C’est l’histoire d’une dérive et au bout du compte d’un naufrage. Tout part d’un éditeur qui veut faire du neuf. Il lance une collection : « Vérités et légendes », c’est à la fois « tendance » et vieux comme l’édition, « secrets d’Histoire », « dessous de l’Histoire »…
Des auteurs sérieux sont recrutés. Ici, Jean-Clément Martin, spécialiste consacré de la Révolution française, des guerres de Vendée, biographe de Robespierre. Il est de filiation jacobine et a occupé plusieurs années durant la chaire des Mathiez, Lefebvre, Soboul.
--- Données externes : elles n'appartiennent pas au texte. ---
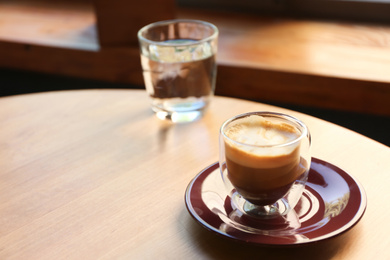 Aromatic coffee on wooden table in cafe. Space for text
Il s’est alors senti pousser des ailes. Surtout, il a tourné sa production contre les historiens révisionnistes. Tous ceux qui, dès les années 80, ont dénoncé les manques de l’histoire officielle de la Révolution. Au fil du temps, il est devenu (avec Michel Biard, plus orthodoxe encore) le champion du néo-jacobinisme attaché à réhabiliter Robespierre, si cher à Jean-Luc Mélenchon.
Pourquoi pas ? Il y a de l’idéologisme, forcément réducteur, à droite comme à gauche. Mais, l’ennui avec Martin c’est son approche conceptuelle et même philosophique. Il brasse beaucoup d’auteurs, de Blaise Pascal à Sebald en passant par Hegel, Hannah Arendt ou Raymond Aron. Tout cela picoré, à la va-vite, sans plus de réflexion.
Le résultat, ici, est du déjà lu, un propos ressassé qui frôle le psittacisme et aussi un summum de casuistique et de sophistique : la Terreur n’a jamais existé, c’est une invention des thermidoriens après la chute de l’Incorruptible, reprise par tous les historiens « de droite », grands et petits. C’est un pur fantasme, pire un mythe ! Et la meilleure preuve : « nulle part son instauration figure dans les recueils de loi ».
Jean-Clément Martin s’est mué en négationniste. Pour d’autres périodes, cela se termine devant les tribunaux. Pour 1793, aucun danger, sauf celui de couler en eau profonde, aux yeux ébahis de toute la profession. Mais l’espoir aussi d’être repêché par un Patrick Boucheron, expert en dévoiements.